++++ Recorded data

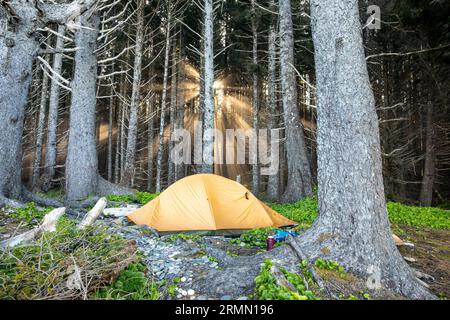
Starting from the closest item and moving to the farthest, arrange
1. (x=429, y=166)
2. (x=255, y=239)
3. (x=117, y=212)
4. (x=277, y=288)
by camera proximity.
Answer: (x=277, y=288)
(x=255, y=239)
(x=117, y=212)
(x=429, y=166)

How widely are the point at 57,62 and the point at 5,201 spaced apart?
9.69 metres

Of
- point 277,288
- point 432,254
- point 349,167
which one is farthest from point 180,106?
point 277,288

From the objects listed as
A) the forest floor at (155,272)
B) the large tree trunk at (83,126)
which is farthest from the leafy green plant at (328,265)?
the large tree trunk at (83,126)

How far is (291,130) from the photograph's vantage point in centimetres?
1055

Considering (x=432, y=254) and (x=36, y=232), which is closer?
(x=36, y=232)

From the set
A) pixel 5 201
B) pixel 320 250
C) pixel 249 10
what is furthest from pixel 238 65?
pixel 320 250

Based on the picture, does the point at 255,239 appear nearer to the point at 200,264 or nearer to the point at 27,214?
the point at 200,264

++++++++
++++ Recorded data

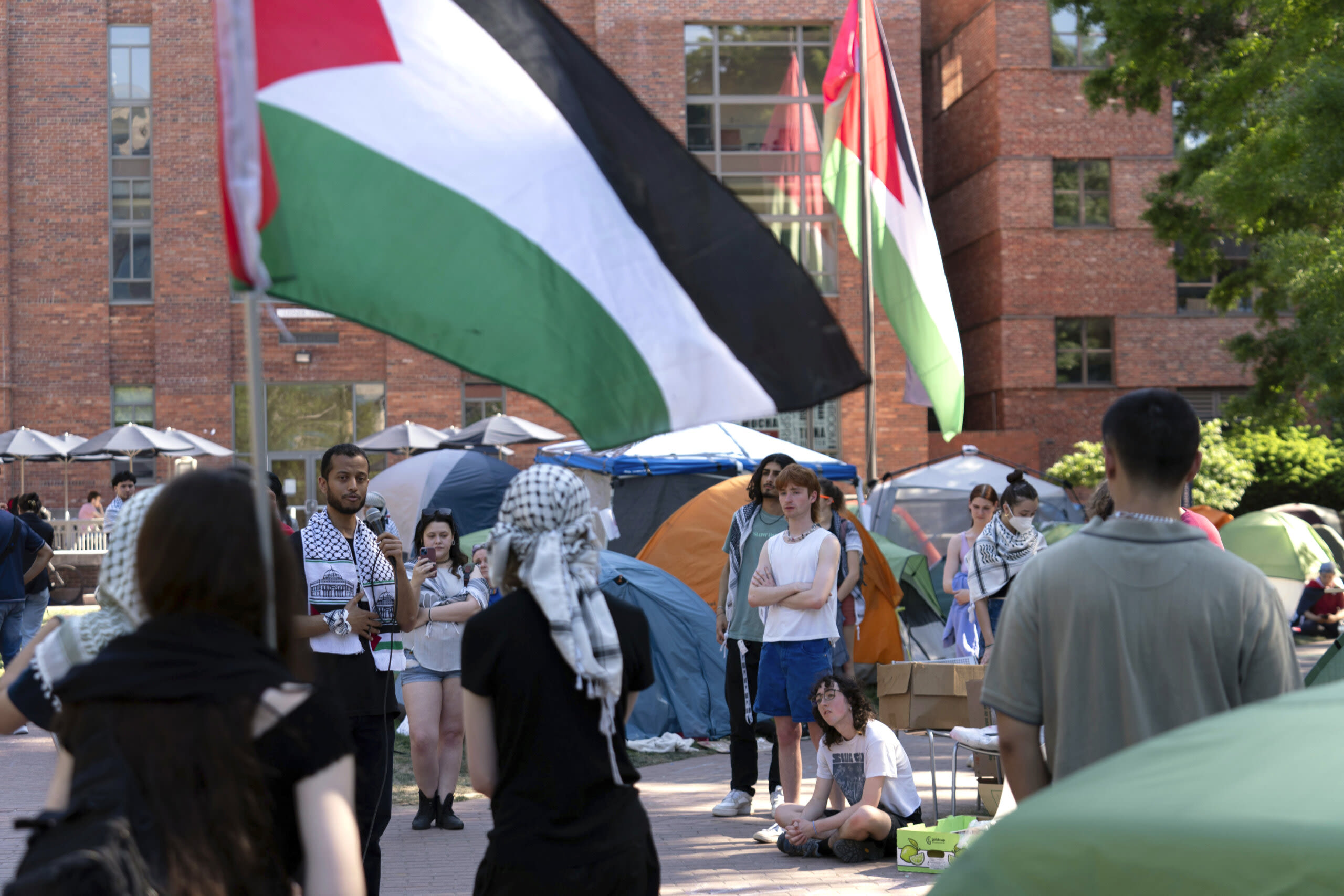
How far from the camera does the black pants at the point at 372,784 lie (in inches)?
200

++++++++

Exercise goal:
Find each line in the entries above that contains the word "farthest", and copy those lines out in full.

Solved exercise:
Starting from the closest item and moving to the farthest, arrange
which one is farthest from point 180,106?
which is farthest from the leafy green plant at (328,265)?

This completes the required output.